Une organisation influencée par la forte présence des ingénieures
Hespul recrute son premier salarié en 1998, c’est un ingénieur qui vient de terminer l’INSA. Il accepte le poste dont la rémunération est bien en deçà de ce qu’il aurait pu obtenir ailleurs, car le travail l’intéresse et correspond exactement à ses aspirations. Il fait toujours partie des salariés d’Hespul. D’année en année, plusieurs autres ingénieur·es rejoignent Hespul, et ce, malgré un salaire inférieur au marché. Aujourd’hui, les ingénieur·es représentent 50% des effectifs d’Hespul (16 sur 32).

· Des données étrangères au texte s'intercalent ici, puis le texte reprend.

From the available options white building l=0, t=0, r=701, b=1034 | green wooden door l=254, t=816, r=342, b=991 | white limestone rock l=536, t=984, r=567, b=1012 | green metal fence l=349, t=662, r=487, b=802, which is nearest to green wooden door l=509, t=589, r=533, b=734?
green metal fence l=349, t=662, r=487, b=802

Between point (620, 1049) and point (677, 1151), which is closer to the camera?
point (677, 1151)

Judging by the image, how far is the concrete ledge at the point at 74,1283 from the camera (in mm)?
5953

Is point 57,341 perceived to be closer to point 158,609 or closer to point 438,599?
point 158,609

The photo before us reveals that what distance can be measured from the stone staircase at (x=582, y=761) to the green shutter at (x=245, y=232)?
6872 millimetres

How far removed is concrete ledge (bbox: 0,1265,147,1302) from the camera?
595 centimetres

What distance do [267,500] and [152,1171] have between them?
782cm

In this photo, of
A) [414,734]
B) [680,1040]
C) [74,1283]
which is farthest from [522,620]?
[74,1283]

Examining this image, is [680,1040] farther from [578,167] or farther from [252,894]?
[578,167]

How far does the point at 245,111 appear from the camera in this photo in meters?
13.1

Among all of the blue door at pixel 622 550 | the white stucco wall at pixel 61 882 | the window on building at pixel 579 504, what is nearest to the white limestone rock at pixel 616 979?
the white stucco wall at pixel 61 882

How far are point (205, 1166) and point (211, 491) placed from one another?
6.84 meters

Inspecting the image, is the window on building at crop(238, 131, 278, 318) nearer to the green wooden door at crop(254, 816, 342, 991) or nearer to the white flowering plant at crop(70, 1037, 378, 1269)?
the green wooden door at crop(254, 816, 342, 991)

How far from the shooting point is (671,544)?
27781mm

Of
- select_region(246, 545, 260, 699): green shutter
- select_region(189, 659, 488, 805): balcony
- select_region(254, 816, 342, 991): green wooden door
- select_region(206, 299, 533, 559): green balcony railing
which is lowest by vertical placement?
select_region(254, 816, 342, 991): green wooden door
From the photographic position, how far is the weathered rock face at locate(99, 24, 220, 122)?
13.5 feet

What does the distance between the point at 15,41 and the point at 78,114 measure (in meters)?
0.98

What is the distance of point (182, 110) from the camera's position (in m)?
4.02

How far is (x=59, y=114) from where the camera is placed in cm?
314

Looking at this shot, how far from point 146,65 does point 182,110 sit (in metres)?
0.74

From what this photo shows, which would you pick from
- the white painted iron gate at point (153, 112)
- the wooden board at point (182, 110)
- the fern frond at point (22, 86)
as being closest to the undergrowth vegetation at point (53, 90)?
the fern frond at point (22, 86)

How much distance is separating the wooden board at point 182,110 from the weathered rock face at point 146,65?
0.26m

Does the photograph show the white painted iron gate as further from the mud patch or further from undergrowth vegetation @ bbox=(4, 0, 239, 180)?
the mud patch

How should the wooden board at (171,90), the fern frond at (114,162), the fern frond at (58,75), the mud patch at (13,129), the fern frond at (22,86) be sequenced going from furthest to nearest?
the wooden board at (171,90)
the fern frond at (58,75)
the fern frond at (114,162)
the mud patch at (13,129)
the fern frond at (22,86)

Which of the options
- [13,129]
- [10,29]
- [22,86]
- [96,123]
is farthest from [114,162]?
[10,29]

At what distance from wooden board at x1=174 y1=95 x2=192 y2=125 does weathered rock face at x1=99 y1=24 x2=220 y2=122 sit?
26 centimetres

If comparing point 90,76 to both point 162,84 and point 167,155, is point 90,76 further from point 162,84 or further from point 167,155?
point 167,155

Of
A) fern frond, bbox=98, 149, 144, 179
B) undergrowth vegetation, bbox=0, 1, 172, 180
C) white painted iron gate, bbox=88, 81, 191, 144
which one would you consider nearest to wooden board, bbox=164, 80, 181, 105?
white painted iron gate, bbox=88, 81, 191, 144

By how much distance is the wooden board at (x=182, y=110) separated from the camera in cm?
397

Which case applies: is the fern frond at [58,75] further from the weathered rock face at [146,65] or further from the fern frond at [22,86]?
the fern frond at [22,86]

Rappelons qu’ils constituent une profession au sens défini par Abraham Flexner2. Il ne s’agit pas ici d’étudier à partir d’une approche de la sociologie des professions, la place qu’occuperait ce groupe professionnel vis-à-vis d’autres groupes professionnels (du type occupations), mais de comprendre son influence sur l’activité organisatrice (ALTER, 2003, §17). S’ils sont recrutés pour prendre en charge toutes les activités techniques d’Hespul aux côtés d’autres professionnel·les (de la communication, des sciences politiques, du marketing, de la gestion… ), la culture professionnelle des ingénieur·es de ce groupe marque fortement l’organisation du travail qui cherche à être performante (BOUSSARD, 2008) et « infuse » au sein d’Hespul.
Cette influence dépasse les aspects techniques : Hespul a un fonctionnement interne rigoureux. Les réunions commencent et se terminent à l’heure. Quand une personne s’engage à réaliser une tâche, cela est fait dans les temps. Par exemple, une réunion qui visait à prendre une décision relative à une prime n’a pas abouti, il a été décidé de réaliser un sondage, dès le lendemain le sondage était envoyé et deux semaines plus tard les résultats étaient présentés à l’équipe et une proposition de message à envoyer au CA était rédigée. (Cf partie 4 sur la prime). J’ai été presque surprise de constater que les décisions prises lors des réunions auxquelles j’assistais étaient mises en application dans les jours qui suivaient. Ce fonctionnement et ces valeurs d’efficacité productive (Leistung) (DUBAR, TRIPIER, BOUSSARD, 2015, p.194) sont assez éloignés de ce que j’ai pu connaitre dans le milieu associatif dans lequel j’ai évolué jusque-là. Ce constat d’efficacité est confirmé par Benoit, également ingénieur, qui a travaillé longtemps dans une autre association du secteur des énergies renouvelables avant de rejoindre Hespul. Il raconte : « Ce qui m’a surpris finalement (…) [c’est qu’]en fait, c’est vachement pro, il y a des outils, Coutosuix, développés en interne [voir infra]…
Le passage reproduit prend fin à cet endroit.